▶ **INSTRUCTIONS**:
1. According to the Arkansas River flooding article, in what decade were Tulsa's levees built?
2. Name every county mentioned in the Arkansas River flooding article.
3. Pick up the Arkansas River flooding article after its final sentence and keep writing it.

▶ **PASSAGE GIVEN**:
###
Water is released from the Keystone Dam into the Arkansas River northwest of Tulsa, Okla., Friday, May 24, 2019. The U.S. Army Corps of Engineers began increasing the amount of water being released from the dam on Friday to control the flooding. (Tom Gilbert/Tulsa World via AP)

TULSA, Okla. (AP) — Officials on Saturday warned some Tulsa residents to prepare to head to higher ground because old levees holding back the swollen Arkansas River are stressed and more rain is expected for the flood-weary region.

The river was four feet above flood stage on Friday and was already causing flooding in parts of Oklahoma's second-largest city, including in south Tulsa where the murky brown water had inundated low-lying neighborhoods and crept right up to the River Spirit Hotel and Casino, which closed for the weekend.

City officials said at a news conference Saturday that people living west of downtown should consider leaving for higher ground, even though the levees aren't currently considered to be in danger of failing. If an evacuation becomes necessary, it would need to happen quickly, they said.

Mayor G.T. Bynum said the levees were built in the 1940s and haven't had to hold back this much water since 1986. Officials also said they don't expect the river to recede in Tulsa until Wednesday at the earliest, pushing back their initial estimate by three days.

"The level of risk you have in staying there is very high," Bynum said. "That's an unnecessary risk."

About 55 miles (89 kilometers) southeast of Tulsa, the small town of Braggs was completely surrounded by water and without power, according to Oklahoma Department of Emergency Management spokeswoman Keli Cain.

Cain said it's not clear how many of the town's approximately 260 residents evacuated before the flooding, but water rescue teams deployed to assist there, as well as in other areas of Muskogee, Wagoner, Rogers and Nowata counties.

Officials in Muskogee and Wagoner counties urged voluntary evacuations of low-lying areas along the Arkansas River, where water could be seen up to roofs, as well as along the rising Verdigris River.

Cain said across the state, 87 people have been injured in the flooding, which has not yet peaked.

Storms have buffeted the central Plains and Midwest all spring, inundating the ground and leaving rain with nowhere to go but into already bloated waterways. The region's most recent spate of bad weather and flooding has been blamed for at least nine deaths.

Downriver in northwestern Arkansas, between 100 and 200 residents had already evacuated their homes in the state's second-largest city of Fort Smith, which is about 100 miles (160 kilometers) southeast of Tulsa. Karen Santos, a spokeswoman for the city of roughly 80,000 people, said at least one house along the river had been completely submerged.

Laurie Driver, a spokeswoman for the Army Corps of Engineers, said the increased release of floodwater from upriver dams would affect Arkansas' levee systems, which also haven't been tested for as much water as is expected.

"When you're in territory you've never been in before, you're not sure if the levees are going to be breached or not," Driver said, though she added that most were in "good shape."
###
Data entries:
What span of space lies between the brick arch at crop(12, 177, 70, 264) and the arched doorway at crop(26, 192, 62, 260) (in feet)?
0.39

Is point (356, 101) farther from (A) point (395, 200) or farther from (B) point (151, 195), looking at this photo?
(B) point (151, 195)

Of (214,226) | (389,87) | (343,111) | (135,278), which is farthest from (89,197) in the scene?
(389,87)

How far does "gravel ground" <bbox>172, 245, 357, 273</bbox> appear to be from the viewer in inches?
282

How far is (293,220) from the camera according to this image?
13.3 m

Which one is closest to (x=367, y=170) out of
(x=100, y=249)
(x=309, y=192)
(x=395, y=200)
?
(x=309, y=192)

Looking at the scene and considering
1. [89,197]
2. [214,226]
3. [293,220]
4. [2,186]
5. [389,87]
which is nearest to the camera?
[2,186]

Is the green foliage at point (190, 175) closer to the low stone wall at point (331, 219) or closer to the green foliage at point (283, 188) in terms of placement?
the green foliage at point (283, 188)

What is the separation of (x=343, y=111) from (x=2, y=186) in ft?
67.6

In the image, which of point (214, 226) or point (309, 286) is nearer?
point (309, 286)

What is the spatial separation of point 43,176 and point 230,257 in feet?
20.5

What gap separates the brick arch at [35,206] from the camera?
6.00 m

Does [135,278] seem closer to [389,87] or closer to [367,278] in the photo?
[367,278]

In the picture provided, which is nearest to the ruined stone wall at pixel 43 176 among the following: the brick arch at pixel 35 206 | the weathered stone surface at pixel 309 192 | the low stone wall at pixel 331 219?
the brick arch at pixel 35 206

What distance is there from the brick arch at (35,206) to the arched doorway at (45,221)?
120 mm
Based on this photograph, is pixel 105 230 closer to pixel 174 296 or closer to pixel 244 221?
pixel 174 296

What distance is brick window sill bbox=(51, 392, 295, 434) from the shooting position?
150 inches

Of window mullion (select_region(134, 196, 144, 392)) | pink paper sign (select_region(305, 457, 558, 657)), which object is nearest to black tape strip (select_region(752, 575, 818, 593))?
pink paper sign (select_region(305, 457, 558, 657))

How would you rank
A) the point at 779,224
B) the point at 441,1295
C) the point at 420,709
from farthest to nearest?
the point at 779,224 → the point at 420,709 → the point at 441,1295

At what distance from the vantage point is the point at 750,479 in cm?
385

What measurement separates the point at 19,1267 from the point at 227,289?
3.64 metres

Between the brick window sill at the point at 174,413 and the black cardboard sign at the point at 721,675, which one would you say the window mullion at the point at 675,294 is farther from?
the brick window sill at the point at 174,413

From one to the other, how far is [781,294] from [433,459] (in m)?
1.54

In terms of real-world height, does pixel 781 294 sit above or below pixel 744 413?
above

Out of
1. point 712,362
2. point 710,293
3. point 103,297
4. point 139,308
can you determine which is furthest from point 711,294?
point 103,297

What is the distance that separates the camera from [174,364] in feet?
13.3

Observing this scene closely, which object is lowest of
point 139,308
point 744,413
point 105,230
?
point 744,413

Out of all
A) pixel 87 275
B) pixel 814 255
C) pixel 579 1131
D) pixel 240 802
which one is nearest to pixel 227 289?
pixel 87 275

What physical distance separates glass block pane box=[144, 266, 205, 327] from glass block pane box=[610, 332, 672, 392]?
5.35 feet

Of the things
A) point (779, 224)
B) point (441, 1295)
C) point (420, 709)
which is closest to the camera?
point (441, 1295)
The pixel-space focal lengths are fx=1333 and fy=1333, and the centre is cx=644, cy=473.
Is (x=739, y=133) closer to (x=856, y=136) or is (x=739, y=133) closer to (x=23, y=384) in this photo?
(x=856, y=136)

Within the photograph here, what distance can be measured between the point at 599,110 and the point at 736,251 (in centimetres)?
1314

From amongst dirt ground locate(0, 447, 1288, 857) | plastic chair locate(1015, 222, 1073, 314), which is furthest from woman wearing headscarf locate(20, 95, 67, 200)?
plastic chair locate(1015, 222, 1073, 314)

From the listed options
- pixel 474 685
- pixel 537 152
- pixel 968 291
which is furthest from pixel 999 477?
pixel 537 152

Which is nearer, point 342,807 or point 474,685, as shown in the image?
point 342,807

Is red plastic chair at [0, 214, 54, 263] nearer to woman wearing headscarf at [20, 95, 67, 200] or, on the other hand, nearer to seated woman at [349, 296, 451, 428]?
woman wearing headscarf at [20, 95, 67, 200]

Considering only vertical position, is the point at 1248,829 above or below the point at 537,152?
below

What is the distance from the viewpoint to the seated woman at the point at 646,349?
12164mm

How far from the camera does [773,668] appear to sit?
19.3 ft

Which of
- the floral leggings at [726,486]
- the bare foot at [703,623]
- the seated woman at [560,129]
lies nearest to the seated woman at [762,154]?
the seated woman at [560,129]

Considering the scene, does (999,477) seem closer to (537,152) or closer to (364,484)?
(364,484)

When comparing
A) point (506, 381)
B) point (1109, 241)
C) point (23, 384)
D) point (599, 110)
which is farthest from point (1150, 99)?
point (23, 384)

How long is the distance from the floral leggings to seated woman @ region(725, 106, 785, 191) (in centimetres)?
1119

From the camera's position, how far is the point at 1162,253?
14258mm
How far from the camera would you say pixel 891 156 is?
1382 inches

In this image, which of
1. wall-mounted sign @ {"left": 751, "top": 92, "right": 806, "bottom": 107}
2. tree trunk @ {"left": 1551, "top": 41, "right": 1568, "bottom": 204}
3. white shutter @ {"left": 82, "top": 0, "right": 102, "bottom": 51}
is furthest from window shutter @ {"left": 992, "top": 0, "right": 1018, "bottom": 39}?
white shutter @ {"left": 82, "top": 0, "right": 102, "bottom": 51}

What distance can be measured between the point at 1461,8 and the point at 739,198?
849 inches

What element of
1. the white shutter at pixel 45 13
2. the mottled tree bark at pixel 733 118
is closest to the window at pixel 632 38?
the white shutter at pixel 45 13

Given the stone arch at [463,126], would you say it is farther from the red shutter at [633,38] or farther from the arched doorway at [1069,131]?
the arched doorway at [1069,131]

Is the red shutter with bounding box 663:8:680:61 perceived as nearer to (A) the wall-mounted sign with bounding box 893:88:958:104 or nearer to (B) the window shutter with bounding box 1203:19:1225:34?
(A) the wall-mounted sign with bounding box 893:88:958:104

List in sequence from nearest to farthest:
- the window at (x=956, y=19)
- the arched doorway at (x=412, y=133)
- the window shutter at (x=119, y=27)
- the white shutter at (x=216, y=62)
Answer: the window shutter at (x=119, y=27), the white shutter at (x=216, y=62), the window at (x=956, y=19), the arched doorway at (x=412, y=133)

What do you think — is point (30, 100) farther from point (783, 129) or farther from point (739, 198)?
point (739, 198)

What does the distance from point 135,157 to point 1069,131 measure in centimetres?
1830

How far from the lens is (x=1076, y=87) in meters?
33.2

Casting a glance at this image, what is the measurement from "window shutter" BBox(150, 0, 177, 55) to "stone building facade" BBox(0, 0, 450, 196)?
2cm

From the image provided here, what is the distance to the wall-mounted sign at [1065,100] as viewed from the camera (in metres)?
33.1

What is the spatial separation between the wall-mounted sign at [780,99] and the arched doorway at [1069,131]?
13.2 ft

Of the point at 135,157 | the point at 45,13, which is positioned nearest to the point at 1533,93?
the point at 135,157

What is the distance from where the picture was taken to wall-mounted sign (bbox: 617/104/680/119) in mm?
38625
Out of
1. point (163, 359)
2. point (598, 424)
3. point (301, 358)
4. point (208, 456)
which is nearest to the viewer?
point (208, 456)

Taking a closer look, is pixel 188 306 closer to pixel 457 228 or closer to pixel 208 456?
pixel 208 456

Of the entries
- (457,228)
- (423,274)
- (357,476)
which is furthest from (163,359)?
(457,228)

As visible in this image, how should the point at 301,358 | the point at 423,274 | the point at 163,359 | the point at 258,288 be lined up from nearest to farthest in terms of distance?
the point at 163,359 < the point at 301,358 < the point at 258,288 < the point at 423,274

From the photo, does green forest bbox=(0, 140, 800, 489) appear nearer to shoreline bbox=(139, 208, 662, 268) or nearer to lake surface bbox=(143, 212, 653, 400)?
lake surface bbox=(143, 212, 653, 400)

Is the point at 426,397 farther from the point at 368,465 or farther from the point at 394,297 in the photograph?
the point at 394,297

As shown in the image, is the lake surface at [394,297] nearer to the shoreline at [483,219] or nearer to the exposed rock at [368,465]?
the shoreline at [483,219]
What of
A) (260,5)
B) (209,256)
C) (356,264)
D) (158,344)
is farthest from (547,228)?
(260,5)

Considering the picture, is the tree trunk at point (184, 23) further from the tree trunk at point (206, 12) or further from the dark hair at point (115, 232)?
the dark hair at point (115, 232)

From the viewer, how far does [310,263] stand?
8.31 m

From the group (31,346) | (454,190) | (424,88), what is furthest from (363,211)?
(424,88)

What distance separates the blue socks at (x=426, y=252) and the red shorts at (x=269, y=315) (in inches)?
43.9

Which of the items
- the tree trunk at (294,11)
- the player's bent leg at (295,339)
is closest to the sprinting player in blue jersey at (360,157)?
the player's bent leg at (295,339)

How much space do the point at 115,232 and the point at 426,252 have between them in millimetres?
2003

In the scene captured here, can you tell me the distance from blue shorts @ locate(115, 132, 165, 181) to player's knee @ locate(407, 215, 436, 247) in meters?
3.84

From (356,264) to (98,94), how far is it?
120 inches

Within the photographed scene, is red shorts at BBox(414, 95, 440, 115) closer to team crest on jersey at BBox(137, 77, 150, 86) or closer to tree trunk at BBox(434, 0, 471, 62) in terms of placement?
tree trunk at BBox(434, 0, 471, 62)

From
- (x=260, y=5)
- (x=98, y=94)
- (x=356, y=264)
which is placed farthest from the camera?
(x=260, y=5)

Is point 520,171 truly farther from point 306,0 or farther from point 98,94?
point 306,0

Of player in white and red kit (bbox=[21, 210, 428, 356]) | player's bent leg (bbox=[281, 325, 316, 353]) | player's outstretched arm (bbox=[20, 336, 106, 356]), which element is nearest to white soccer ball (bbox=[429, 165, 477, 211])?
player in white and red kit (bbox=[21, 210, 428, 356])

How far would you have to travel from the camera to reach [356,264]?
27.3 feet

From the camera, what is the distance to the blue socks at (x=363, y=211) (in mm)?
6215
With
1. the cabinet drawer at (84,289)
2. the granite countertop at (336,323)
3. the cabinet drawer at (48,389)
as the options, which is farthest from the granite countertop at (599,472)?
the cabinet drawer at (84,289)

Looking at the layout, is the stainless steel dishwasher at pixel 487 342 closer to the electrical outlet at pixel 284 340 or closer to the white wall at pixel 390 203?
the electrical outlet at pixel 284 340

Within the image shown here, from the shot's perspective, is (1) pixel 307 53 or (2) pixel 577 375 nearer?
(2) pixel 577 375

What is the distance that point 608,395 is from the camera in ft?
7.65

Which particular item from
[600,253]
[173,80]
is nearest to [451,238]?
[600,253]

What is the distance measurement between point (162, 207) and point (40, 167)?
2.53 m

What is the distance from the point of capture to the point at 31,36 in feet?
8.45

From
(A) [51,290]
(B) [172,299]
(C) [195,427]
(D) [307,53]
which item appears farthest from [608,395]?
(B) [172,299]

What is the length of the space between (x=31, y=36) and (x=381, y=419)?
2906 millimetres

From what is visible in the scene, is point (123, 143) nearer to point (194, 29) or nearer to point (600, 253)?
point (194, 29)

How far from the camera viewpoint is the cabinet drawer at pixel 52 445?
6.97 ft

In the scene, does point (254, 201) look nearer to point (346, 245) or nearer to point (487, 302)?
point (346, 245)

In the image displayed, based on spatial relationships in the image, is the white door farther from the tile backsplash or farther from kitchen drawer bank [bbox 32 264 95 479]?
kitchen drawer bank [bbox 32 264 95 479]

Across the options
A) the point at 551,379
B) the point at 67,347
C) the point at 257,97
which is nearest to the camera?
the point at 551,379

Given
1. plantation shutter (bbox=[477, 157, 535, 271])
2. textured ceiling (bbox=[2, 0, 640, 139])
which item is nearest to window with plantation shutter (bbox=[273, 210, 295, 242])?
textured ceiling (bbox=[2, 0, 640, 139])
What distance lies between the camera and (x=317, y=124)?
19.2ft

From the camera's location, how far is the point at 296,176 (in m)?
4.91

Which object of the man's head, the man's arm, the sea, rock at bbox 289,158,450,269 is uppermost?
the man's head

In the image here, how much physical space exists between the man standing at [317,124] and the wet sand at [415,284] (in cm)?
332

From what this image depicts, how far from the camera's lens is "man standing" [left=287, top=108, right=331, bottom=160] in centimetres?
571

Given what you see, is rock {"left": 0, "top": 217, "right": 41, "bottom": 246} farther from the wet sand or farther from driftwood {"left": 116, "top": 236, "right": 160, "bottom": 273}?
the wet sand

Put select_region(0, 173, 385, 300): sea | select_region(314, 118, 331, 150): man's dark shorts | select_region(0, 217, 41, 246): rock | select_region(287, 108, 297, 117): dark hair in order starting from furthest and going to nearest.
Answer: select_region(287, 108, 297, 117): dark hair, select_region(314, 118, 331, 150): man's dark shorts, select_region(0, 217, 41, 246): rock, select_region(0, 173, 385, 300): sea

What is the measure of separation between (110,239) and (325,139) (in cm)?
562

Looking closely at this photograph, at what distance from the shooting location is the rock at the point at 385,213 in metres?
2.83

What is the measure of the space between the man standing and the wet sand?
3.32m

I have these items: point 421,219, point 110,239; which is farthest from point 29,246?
###
▶ **RESULTS**:
1. The 1940s.

2. Muskogee, Wagoner, Rogers, Nowata

3.
The National Weather Service updated its peak flooding prediction, and said it now expects the river to reach 41 feet (12 meters) near Fort Smith by late Tuesday night. That level would be 3 feet (0.91 meters) higher than its previous record, which was set in 1945. This would cause "near catastrophic flooding" in Fort Smith's low-lying neighborhoods and business district, it said.

Arkansas Gov. Asa Hutchinson declared a state of emergency Friday night to free up state agencies to do what they can to assist flooded areas.

Additional storms are possible in Arkansas, Oklahoma and Kansas over the next week, according to the latest forecasts.

Authorities have ordered the immediate evacuation of the 150 residents in the small town of Fall River, Kansas, the Wichita Eagle reported . Increased water releases from a dam just north of the town, about 75 miles (121 kilometers) east of Wichita, threaten to inundate the town. Already, buildings downstream from the dam's reservoir could be seen submerged to their roofs.

In Indiana, officials said Saturday that water levels had dropped slightly on a rain-swollen creek in the north of the state where a 4-year-old boy was swept away Thursday. The boy, Owen Jones, has not been found, though crews were on Deer Creek in Delphi searching for him.

Meanwhile, weak-to-moderate tornadoes touched down Friday in Iowa and Kansas. The one in Iowa flipped some mobile homes and damaged rooftops, trees and outbuildings in and around Frytown, south of Iowa City, but didn't injure anyone, Cedar Rapids TV station KCRG reported. The weather service said it was an EF-1 tornado, with winds of 110 mph.

The tornado also disrupted Iowa City West High School's graduation ceremony Friday evening, forcing students, their families and staff to seek shelter inside the Carver-Hawkeye Arena as tornado warnings sounded.

In Kansas, an EF-0 twister damaged trees near Douglass, in the southeast of the state, Television station KWCH reports. No one was injured.

Becky Foreman packs up her car to leave ahead of a possible flood from the Arkansas River near 121st Street and Sandusky Ave. Friday, May 24, 2019, in Tulsa, Okla. (Mike Simons/Tulsa World via AP)
The River Spirit Hotel and Casino has flood waters surrounding it on the Arkansas River on Friday, May 24, 2019, in Tulsa, Okla. (Tom Gilbert/Tulsa World via AP)
Grant Scepanski walks through his Indian Springs Estates neighborhood in Broken Arrow, Okla., as flood water from the Arkansas River rises Friday, May 24, 2019. (Mike Simons/Tulsa World via AP)
Homes are flooded on the Arkansas River in Tulsa, Okla., on Friday, May 24, 2019. The threat of potentially devastating flooding continued Friday along the Arkansas River from Tulsa into western Arkansas. (Tom Gilbert/Tulsa World via AP)
Homes are flooded on the Arkansas River in Tulsa, Okla., on Friday, May 24, 2019. The threat of potentially devastating flooding continued Friday along the Arkansas River from Tulsa into western Arkansas. (Tom Gilbert/Tulsa World via AP)
Homes are flooded near South 145th West Ave. near Oklahoma 51 on the Arkansas River on Friday, May 24, 2019, in Tulsa, Okla. (Tom Gilbert/Tulsa World via AP)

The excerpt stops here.